» **WHAT IS BEING ASKED**: Please copy out every line of the data below that contains the word "final".

» **PROVIDED RECORDS**:
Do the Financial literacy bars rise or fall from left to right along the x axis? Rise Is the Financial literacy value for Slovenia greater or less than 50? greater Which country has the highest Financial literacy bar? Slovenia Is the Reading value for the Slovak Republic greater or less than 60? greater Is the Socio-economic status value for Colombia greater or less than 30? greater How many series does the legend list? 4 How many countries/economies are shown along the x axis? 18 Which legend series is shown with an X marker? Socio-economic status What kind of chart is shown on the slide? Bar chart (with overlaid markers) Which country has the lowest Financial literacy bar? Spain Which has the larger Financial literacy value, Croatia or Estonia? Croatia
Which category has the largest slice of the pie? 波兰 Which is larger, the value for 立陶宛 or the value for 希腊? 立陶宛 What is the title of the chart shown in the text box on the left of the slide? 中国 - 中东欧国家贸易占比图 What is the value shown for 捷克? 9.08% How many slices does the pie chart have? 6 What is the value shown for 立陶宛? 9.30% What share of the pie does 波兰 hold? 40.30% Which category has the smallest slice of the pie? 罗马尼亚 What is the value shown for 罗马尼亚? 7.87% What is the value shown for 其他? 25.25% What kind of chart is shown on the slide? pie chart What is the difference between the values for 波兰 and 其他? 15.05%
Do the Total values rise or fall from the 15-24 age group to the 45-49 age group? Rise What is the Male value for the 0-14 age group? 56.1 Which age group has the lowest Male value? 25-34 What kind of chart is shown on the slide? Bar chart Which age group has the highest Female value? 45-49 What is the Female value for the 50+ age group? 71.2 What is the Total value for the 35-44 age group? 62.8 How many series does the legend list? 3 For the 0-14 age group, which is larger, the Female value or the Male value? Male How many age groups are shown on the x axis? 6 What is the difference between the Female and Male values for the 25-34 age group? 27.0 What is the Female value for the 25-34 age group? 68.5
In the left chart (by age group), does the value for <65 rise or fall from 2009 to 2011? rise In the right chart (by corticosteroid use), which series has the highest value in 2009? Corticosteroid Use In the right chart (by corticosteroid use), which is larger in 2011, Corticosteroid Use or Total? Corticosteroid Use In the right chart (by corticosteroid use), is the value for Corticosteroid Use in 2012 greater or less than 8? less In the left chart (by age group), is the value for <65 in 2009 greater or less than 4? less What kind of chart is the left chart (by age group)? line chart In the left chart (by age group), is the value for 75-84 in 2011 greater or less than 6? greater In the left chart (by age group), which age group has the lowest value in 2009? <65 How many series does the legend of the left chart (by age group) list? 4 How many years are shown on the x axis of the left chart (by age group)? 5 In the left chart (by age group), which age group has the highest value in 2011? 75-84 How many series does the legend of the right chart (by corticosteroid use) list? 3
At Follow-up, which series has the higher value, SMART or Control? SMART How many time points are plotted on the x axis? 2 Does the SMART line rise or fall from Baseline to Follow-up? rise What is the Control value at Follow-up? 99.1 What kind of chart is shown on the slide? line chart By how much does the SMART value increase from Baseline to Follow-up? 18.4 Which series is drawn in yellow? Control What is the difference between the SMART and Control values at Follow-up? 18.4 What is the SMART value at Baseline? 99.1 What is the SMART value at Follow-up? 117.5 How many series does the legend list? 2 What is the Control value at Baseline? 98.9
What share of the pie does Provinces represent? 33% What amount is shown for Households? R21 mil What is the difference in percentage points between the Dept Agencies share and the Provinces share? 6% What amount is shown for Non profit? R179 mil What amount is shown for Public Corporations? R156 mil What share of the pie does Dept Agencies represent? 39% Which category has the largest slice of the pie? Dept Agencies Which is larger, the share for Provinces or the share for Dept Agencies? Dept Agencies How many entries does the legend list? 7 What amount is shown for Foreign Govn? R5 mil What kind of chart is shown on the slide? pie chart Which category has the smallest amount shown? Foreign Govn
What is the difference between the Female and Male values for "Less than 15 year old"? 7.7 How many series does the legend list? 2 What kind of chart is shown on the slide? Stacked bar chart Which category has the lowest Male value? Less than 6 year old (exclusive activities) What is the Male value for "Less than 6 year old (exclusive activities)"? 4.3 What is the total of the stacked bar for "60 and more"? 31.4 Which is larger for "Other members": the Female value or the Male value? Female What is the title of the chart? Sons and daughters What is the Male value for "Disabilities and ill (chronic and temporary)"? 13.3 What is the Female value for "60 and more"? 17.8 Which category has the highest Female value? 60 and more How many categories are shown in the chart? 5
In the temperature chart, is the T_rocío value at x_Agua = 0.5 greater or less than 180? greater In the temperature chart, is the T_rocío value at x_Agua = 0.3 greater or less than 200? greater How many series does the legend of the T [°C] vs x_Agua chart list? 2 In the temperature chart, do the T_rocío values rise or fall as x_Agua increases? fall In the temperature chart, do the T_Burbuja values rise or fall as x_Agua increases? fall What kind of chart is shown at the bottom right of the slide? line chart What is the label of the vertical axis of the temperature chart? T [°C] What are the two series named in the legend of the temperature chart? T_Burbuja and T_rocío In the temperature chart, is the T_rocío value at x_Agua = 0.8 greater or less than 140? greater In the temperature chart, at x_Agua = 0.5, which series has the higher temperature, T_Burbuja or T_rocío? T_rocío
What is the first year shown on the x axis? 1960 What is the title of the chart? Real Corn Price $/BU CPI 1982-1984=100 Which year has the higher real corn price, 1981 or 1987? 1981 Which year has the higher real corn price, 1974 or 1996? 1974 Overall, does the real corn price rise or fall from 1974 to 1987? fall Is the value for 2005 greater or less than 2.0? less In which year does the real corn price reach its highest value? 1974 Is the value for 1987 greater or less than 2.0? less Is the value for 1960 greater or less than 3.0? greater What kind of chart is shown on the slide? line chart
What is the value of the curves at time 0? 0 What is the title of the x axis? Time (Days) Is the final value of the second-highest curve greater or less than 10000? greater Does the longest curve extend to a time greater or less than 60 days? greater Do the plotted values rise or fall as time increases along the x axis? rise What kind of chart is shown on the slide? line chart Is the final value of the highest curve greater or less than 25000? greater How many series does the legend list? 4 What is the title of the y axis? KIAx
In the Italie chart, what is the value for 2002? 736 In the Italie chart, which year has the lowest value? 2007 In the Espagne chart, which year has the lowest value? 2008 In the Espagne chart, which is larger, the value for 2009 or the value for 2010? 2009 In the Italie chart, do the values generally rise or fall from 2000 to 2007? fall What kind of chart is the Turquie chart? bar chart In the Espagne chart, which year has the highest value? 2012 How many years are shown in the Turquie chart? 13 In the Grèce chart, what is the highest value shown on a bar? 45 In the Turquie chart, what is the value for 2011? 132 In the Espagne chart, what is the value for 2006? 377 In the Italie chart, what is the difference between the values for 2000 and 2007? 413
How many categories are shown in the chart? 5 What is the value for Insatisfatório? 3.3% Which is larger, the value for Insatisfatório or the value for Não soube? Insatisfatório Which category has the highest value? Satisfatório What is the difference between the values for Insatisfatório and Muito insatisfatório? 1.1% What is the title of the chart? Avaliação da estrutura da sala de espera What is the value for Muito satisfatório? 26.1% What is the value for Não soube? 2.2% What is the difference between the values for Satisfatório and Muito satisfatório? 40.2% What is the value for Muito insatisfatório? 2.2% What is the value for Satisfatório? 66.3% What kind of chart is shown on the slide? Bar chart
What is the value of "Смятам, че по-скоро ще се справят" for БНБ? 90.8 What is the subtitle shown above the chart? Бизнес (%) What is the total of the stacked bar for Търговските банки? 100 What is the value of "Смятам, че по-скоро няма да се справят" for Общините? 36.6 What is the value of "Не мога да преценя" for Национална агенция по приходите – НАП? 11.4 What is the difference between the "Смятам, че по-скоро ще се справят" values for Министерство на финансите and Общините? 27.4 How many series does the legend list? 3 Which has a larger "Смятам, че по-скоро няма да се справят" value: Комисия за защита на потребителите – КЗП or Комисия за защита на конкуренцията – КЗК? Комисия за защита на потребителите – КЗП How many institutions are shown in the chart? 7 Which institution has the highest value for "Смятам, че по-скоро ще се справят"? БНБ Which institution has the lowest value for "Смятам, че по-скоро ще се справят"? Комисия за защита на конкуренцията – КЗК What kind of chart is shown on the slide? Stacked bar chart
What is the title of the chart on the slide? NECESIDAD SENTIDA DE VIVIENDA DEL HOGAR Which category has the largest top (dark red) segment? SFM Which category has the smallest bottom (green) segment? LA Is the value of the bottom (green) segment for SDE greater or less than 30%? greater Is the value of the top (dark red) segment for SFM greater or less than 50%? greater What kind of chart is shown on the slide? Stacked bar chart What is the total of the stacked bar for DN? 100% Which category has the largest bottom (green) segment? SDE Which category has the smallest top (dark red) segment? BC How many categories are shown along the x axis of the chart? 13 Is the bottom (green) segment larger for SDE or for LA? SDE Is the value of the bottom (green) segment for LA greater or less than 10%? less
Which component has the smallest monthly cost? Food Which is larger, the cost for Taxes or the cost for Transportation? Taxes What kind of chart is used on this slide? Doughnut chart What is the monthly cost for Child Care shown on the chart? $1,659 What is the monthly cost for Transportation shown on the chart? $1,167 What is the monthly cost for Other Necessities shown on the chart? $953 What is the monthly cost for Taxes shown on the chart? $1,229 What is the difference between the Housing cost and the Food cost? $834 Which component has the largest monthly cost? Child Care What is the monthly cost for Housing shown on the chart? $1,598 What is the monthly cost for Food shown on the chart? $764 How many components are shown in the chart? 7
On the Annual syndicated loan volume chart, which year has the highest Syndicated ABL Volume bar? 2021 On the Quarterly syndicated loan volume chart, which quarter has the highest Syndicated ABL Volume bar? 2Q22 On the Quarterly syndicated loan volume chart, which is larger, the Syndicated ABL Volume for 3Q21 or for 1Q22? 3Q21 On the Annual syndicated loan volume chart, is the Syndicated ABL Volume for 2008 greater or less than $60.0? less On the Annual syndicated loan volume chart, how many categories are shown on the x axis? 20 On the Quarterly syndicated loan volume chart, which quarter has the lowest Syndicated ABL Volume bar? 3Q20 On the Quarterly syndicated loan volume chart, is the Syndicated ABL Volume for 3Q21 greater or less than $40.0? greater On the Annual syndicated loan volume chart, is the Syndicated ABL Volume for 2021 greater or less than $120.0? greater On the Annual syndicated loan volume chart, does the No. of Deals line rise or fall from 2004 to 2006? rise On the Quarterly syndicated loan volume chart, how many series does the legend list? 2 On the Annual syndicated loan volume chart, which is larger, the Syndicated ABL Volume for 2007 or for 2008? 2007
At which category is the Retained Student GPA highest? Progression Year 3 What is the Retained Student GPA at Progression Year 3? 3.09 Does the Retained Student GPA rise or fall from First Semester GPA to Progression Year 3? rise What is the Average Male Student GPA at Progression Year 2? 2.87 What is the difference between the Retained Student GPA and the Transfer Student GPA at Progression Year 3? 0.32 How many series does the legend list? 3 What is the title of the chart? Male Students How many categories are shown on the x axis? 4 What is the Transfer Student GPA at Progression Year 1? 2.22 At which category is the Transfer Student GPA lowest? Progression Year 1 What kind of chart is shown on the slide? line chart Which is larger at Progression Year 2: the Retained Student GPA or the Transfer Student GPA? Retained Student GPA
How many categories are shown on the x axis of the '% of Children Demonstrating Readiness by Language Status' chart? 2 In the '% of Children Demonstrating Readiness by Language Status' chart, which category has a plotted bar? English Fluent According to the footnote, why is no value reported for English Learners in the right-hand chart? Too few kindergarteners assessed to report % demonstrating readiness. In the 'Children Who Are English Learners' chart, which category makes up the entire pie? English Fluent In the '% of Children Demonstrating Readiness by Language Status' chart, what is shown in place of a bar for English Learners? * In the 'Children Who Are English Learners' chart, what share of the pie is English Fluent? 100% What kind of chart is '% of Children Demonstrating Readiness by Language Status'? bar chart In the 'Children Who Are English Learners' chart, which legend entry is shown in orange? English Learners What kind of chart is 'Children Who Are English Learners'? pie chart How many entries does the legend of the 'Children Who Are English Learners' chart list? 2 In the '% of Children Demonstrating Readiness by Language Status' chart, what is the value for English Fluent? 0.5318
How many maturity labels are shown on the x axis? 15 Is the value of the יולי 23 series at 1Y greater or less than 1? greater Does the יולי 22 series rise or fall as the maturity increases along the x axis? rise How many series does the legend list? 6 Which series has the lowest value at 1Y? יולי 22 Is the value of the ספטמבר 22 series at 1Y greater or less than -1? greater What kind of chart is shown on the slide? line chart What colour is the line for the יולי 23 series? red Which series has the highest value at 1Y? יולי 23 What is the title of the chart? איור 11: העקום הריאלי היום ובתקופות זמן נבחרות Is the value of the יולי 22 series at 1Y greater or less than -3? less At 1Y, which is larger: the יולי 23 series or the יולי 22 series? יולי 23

» **WRITTEN ANSWER**:
What is the value of the curves at time 0? 0 What is the title of the x axis? Time (Days) Is the final value of the second-highest curve greater or less than 10000? greater Does the longest curve extend to a time greater or less than 60 days? greater Do the plotted values rise or fall as time increases along the x axis? rise What kind of chart is shown on the slide? line chart Is the final value of the highest curve greater or less than 25000? greater How many series does the legend list? 4 What is the title of the y axis? KIAx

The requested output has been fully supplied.